Reproduce the data below verbatim, keeping every line, coordinate, and unit unchanged.

Records for this task →

◆ ◆ ◆ ◆ ◆ ◆ ◆

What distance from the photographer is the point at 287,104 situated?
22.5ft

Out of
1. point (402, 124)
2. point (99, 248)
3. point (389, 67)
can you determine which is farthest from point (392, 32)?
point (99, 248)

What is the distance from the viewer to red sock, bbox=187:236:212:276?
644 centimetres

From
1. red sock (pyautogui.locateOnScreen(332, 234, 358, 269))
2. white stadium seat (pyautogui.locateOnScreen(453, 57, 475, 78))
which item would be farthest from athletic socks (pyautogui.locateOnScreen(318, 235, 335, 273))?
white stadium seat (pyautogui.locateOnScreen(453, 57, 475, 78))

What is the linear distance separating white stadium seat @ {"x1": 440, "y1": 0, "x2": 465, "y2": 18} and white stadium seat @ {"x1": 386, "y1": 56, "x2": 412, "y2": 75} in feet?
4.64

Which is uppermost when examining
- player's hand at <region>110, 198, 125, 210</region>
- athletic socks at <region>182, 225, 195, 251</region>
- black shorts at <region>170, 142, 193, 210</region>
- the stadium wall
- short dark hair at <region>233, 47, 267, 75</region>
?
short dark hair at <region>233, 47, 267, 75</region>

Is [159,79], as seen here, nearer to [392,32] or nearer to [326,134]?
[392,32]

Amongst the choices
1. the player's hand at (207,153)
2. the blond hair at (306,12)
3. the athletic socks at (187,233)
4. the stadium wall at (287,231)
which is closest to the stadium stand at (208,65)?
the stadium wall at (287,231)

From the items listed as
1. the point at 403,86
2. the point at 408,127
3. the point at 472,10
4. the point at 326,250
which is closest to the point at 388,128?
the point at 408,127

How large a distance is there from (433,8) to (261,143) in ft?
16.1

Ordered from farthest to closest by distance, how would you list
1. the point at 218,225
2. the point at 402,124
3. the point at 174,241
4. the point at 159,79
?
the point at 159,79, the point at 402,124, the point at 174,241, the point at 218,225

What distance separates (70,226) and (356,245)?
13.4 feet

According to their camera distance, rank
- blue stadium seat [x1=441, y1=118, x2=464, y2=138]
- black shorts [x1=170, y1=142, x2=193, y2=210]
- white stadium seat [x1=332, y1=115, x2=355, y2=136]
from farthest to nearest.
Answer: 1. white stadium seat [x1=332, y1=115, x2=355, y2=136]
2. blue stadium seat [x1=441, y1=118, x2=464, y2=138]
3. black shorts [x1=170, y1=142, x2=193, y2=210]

◆ ◆ ◆ ◆ ◆ ◆ ◆

Reply to the exercise →
What distance from the photographer is the point at 287,104 situated?
22.5ft

Out of
1. point (402, 124)
2. point (99, 248)
3. point (389, 67)
can you determine which is farthest from point (392, 32)?
point (99, 248)

What is the distance from the viewer to red sock, bbox=187:236:212:276?
644 centimetres

From
1. red sock (pyautogui.locateOnScreen(332, 234, 358, 269))
2. white stadium seat (pyautogui.locateOnScreen(453, 57, 475, 78))
which item would be farthest from athletic socks (pyautogui.locateOnScreen(318, 235, 335, 273))?
white stadium seat (pyautogui.locateOnScreen(453, 57, 475, 78))

What is the linear distance separating white stadium seat @ {"x1": 440, "y1": 0, "x2": 465, "y2": 18} and white stadium seat @ {"x1": 386, "y1": 56, "x2": 412, "y2": 75} in feet?
4.64

Which is uppermost when examining
- player's hand at <region>110, 198, 125, 210</region>
- athletic socks at <region>182, 225, 195, 251</region>
- black shorts at <region>170, 142, 193, 210</region>
- the stadium wall
- short dark hair at <region>233, 47, 267, 75</region>
?
short dark hair at <region>233, 47, 267, 75</region>

Is [159,79], as seen here, nearer to [392,32] or nearer to [326,134]?
[392,32]

Amongst the choices
1. the player's hand at (207,153)
2. the blond hair at (306,12)
3. the athletic socks at (187,233)
4. the stadium wall at (287,231)
which is closest to the stadium stand at (208,65)?
the stadium wall at (287,231)

From the items listed as
1. the point at 403,86
2. the point at 408,127
3. the point at 472,10
4. the point at 326,250
which is closest to the point at 388,128?
the point at 408,127

How large a distance is there from (433,8) to (261,143) in ft?
16.1

Ordered from farthest to closest by distance, how would you list
1. the point at 218,225
2. the point at 402,124
3. the point at 174,241
4. the point at 159,79
?
the point at 159,79, the point at 402,124, the point at 174,241, the point at 218,225

What distance separates (70,226) and (356,245)?
13.4 feet

According to their camera distance, rank
- blue stadium seat [x1=441, y1=118, x2=464, y2=138]
- black shorts [x1=170, y1=142, x2=193, y2=210]
- white stadium seat [x1=332, y1=115, x2=355, y2=136]
from farthest to nearest.
Answer: 1. white stadium seat [x1=332, y1=115, x2=355, y2=136]
2. blue stadium seat [x1=441, y1=118, x2=464, y2=138]
3. black shorts [x1=170, y1=142, x2=193, y2=210]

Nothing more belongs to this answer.